The thing about 7nm chips is that they are only 1 major step (each taking about 2 years) behind the current 4nm Blackwell, and only 2 major steps behind the future 3nm Rubin. Which puts them at merely ~4x price-performance disadvantage (compared to Rubin, in the critical window of 2027-2028), while functionally the large world size of CloudMatrix 384 should in principle allow anything that Nvidia hardware allows to do (in practice it might be much less reliable, and programming it might be more difficult). And that’s not counting the Nvidia tax, which might reduce the disparity in half, turning the ~4x cheaper (per FLOP/s) hypothetical zero margin Rubin systems of 2027-2028 into merely ~2x cheaper (than CloudMatrix 384).
- Isopropylpod 15 May 2025 17:16 UTC
  1 point
  0
  Parent
  Trainium is mostly a joke, but I do agree about the Chinese firms moving away from Nvidia dependence. They will also likely have sufficient capital, but will ultimately lack data (though may be able to make up for it with the insane talent they have? If timelines end up long I can easily see China pulling ahead simply due to their prior focus on education and talent paying off long-term)
  - Vladimir_Nesov 15 May 2025 18:00 UTC
    4 points
    0
    Parent
    
    Trainium is mostly a joke
    
    I think it can help AWS with price-performance for the narrow goal of giant pretraining runs, where the capex on training systems might be the primary constraint on scaling soon. For reasoning training (if it does scale), building a single training system is less relevant, the usual geographically distributed inference buildout that hyperscalers are doing anyway would be about as suitable. And the 400K chip Rainier system indicates that it works well enough to ramp (serving as a datapoint in addition to on-paper specification).
    
    Chinese firms … will ultimately lack data
    
    I don’t think there is a meaningful distinction for data, all natural text data is running out anyway around 2027-2029 due to data inefficiency of MoE. No secret stashes at Google or Meta are going to substantially help, since even 10T-100T tokens won’t be changing the game.
    - Isopropylpod 16 May 2025 2:24 UTC
      3 points
      0
      Parent
      You’re right about text, but Google has privileged access to YouTube (A significant % of all video ever recorded by humans)

→ **Record list**

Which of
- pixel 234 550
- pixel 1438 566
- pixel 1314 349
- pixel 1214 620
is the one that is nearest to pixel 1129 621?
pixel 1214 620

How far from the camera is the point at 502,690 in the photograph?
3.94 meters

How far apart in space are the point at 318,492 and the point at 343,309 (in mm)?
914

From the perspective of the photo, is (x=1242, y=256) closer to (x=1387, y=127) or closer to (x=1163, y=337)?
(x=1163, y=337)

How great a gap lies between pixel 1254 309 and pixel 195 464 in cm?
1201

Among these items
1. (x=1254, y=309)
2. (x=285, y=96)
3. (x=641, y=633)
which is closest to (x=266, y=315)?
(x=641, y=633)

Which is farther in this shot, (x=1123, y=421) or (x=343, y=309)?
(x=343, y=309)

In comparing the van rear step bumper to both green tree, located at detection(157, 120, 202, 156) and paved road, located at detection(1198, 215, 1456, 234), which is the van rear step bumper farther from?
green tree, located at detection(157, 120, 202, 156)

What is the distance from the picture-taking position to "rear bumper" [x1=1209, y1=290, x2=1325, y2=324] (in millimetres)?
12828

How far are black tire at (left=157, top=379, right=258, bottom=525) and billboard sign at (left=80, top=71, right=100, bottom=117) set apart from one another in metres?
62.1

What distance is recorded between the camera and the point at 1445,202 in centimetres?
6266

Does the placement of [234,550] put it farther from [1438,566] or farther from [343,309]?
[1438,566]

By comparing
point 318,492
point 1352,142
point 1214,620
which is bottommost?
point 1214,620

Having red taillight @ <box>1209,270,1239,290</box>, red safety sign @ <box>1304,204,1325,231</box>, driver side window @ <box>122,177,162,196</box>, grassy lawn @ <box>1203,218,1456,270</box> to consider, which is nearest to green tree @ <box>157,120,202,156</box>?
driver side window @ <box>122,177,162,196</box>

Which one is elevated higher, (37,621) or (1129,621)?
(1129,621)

→ **Given task**
Please say whether each statement agrees with the thread on AI chips. Answer yes or no, and quote the thread's deciding words.
1. 7nm chips are one major step behind the 4nm Blackwell.
2. Vladimir_Nesov agrees that Chinese firms will ultimately lack data.
3. The Rainier system has 400K chips.
The material here was drawn from a separate source.

→ **Correct output**
1. Yes: "only 1 major step (each taking about 2 years) behind the current 4nm Blackwell"
2. No: "I don’t think there is a meaningful distinction for data"
3. Yes: "the 400K chip Rainier system"